Tuesday, February 26, 2008

I'll listen to Journey for a month and wear a fleece hoodie in public if someone...

...can explain to me how Chris Matthews has a job.

The homeless guy who routes for change in the convenience store pay phone across the street speaks in the same cadence and is every bit as lucid.

Does Matthews have a G.E. executive's mom duct taped to the water heater in his basement?

There's no other explanation.

Friday, February 22, 2008

What the fuck?

I can't fathom the circumstances under which this decision would make sense.

From today's Dallas Star-Telegram via Wonkette:

Police Concerned about Order to Stop Weapons Screening at Obama Rally:

Star-Telegram Staff Writer

DALLAS -- Security details at Barack Obama's rally Wednesday stopped screening people for weapons at the front gates more than an hour before the Democratic presidential candidate took the stage at Reunion Arena.

The order to put down the metal detectors and stop checking purses and laptop bags came as a surprise to several Dallas police officers who said they believed it was a lapse in security.

Dallas Deputy Police Chief T.W. Lawrence, head of the Police Department's homeland security and special operations divisions, said the order -- apparently made by the U.S. Secret Service -- was meant to speed up the long lines outside and fill the arena's vacant seats before Obama came on.

"Sure," said Lawrence, when asked if he was concerned by the great number of people who had gotten into the building without being checked. But, he added, the turnout of more than 17,000 people seemed to be a "friendly crowd."

ACTIVITY:
In the blog posts, what purpose did Dallas Deputy Police Chief T.W. Lawrence give for the order to stop weapons screening at the rally? Rely only on the blog posts above.

STORED DATA:
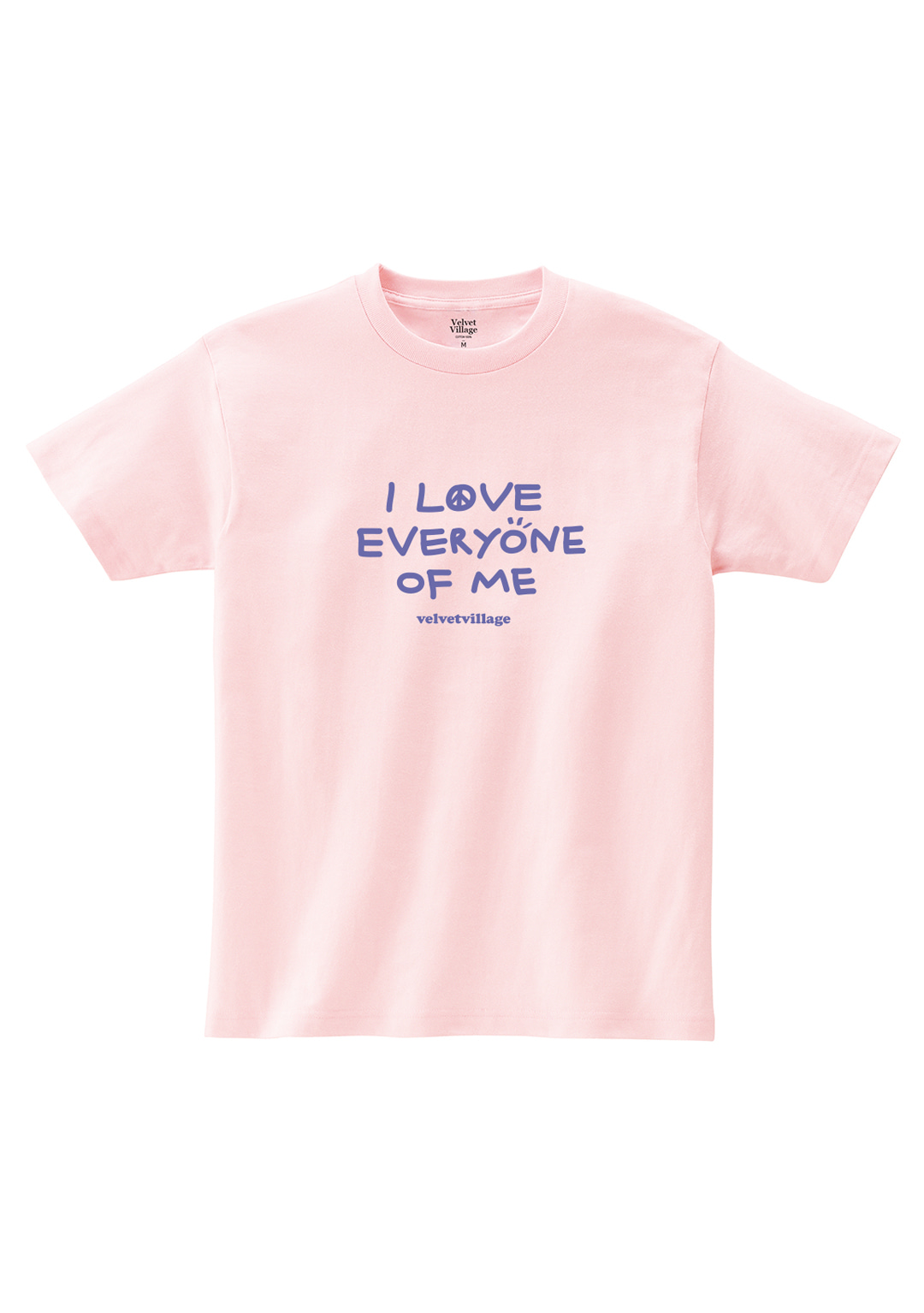 I Love everyone of me T-shirt (Babypink)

EXERCISE RESULT:
It was meant to speed up the long lines outside and fill the arena's vacant seats before Obama came on.